After rallying over the weekend, Bitcoin and other cryptocurrencies were slightly lower on Monday, trimming gains. The Federal Reserve’s interest rate decision, which is scheduled on Wednesday, is being awaited by cryptocurrency traders as it is likely to trigger the next significant shift.
After briefly approaching $24,000 over the weekend, the price of Bitcoin has dropped by less than 1% in the last 24 hours to $23,250. After a ferocious run to start the year, the largest digital asset is still at its highest levels since last August. Bitcoin surged by around 40% in a few of weeks to reverse all losses following the market-shaking collapse of cryptocurrency exchange FTX in November.
Bitcoin is steadily drawing closer to its important moving averages. The 50-week is currently at $24,500, while the 200-week is a little above $24,700. It would be a strong sell signal to break below these levels. Expert Alex Kuptsikevic at broker FxPro believes that if prices increase above them, the bitcoin market may regain confidence. But before a clear upward advance, be ready for a long consolidation or correction.
The Fed’s rate decision on Wednesday is anticipated to be the next significant catalyst for equities and digital assets alike. Bitcoin is anticipated to follow the Dow Jones Industrial Average and S&P 500. A macroeconomic backdrop of rising interest rates, which dampens demand for both types of risk-sensitive assets, has led to an increase in the correlation between cryptocurrencies and equities during the past year.

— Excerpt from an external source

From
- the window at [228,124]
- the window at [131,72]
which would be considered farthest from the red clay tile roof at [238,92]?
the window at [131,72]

After a series of far higher rate hikes last year, the Federal Open Market Committee (FOMC), the Fed’s monetary policy committee, is largely anticipated to increase interest rates by 25 basis points, or one-quarter of a percentage point. Investors will be on the lookout for more accommodating language from the Fed, such as indications that the central bank may halt rate hikes in March or perhaps start reducing rates later this year since the lesser rate hike has almost already been priced in.

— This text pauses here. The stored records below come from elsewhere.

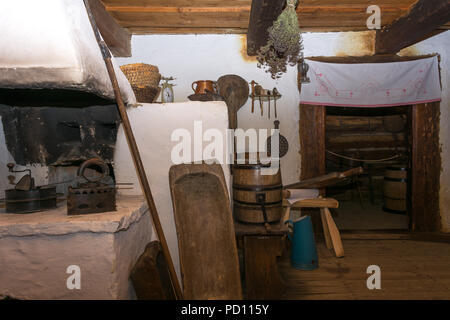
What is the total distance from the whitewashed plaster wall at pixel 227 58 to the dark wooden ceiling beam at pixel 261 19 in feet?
1.08

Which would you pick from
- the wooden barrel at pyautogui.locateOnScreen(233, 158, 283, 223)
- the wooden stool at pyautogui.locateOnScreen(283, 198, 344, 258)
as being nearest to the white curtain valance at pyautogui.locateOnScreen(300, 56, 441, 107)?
the wooden stool at pyautogui.locateOnScreen(283, 198, 344, 258)

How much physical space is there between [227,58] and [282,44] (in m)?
1.05

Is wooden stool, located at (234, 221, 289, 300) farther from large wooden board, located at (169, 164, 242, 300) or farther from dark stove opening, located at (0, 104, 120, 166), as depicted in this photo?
dark stove opening, located at (0, 104, 120, 166)

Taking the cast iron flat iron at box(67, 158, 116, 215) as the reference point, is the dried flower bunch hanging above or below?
above

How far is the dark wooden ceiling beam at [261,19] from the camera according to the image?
2.57 metres

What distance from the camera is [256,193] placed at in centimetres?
247

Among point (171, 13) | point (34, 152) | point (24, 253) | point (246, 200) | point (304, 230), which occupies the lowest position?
point (304, 230)

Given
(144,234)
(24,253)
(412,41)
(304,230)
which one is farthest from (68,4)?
(412,41)

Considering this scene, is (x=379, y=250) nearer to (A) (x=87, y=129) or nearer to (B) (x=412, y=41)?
(B) (x=412, y=41)

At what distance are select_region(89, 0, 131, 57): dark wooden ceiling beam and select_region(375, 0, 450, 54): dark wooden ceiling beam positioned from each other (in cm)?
338

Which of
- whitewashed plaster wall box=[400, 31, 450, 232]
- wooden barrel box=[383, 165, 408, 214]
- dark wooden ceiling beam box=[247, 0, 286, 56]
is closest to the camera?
dark wooden ceiling beam box=[247, 0, 286, 56]

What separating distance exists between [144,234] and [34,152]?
1.25m

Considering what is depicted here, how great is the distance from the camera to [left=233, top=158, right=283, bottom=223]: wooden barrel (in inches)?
97.3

According to Edward Moya, an analyst at broker Oanda, Bitcoin should still consolidate leading up to the FOMC decision, with risks to the downside if the Fed adheres to its hawkish rhetoric.

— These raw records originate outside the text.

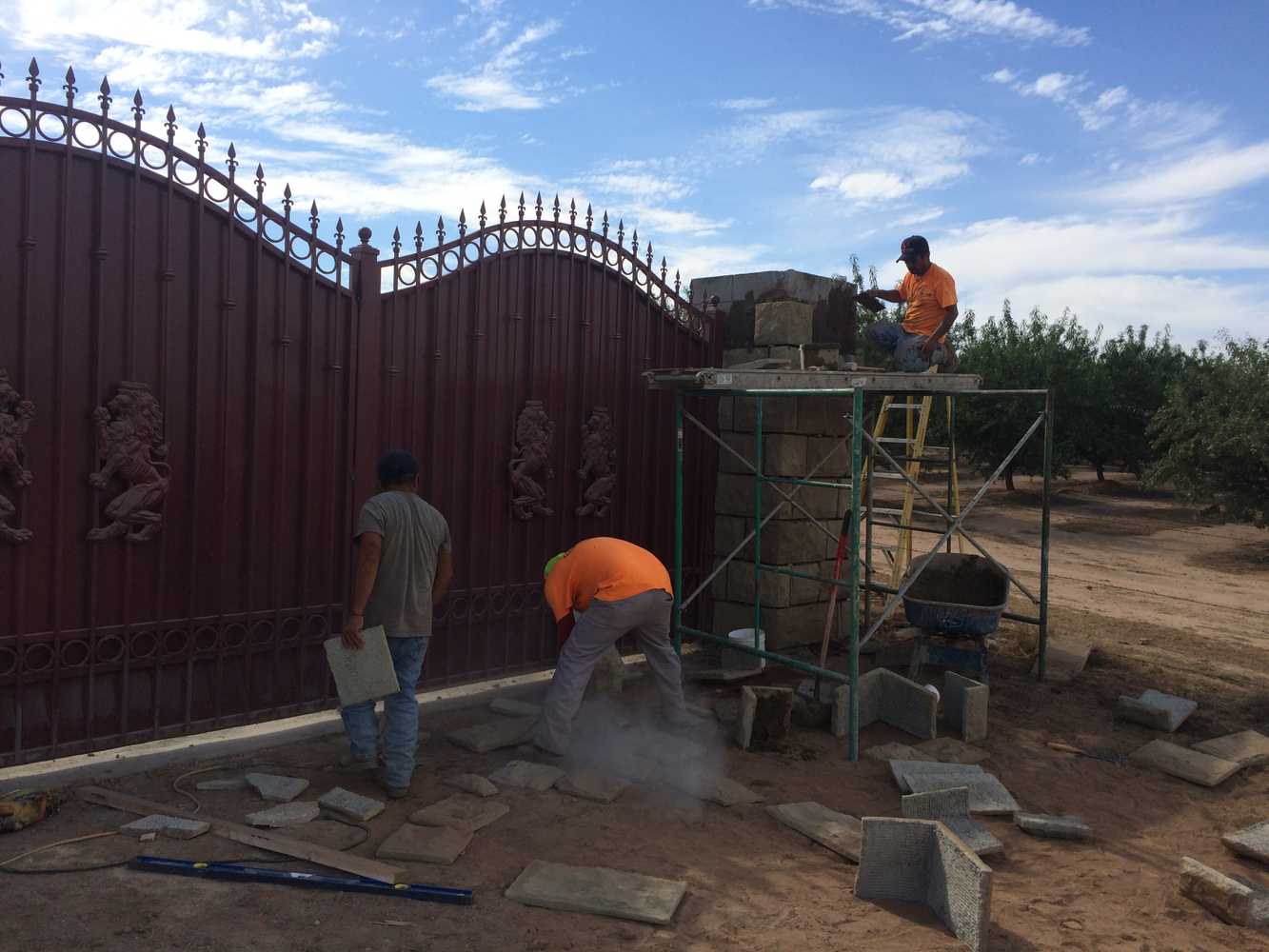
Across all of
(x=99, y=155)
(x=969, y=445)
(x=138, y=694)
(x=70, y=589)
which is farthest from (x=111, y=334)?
(x=969, y=445)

Although it’s doubtful that Bitcoin and its competitors will make a significant move until Wednesday, traders vying for positions in the cryptocurrency derivatives market prior to the FOMC decision could result in some minor price changes. Investors may want a genuine jolt of optimism from the Fed after the eye-popping run in Bitcoin so far this year in order to permit further gains for the cryptocurrency. An underwhelming Fed meeting can be seen negatively and cause at least a minor correction.
The FOMC meeting is this week’s major event, and Yuya Hasegawa, an analyst at cryptocurrency exchange Bitbank, said that Bitcoin may continue to struggle to identify a direction at the current level. The Fed is anticipated to decide this week on another slowdown in the rate hike pace, but their decision is already highly anticipated and could encourage the market to “sell on the fact” if they do not hint at a pause in rate raises at the March meeting and/or rate cuts this year.
Ether, the second-largest cryptocurrency behind Bitcoin, decreased 1% to slightly under $1,600. Smaller cryptocurrencies or altcoins performed weaker, with Cardano down 3% and Polygon down 4%. Memecoins showed similar behavior, with 3% declines in both Dogecoin and Shiba Inu.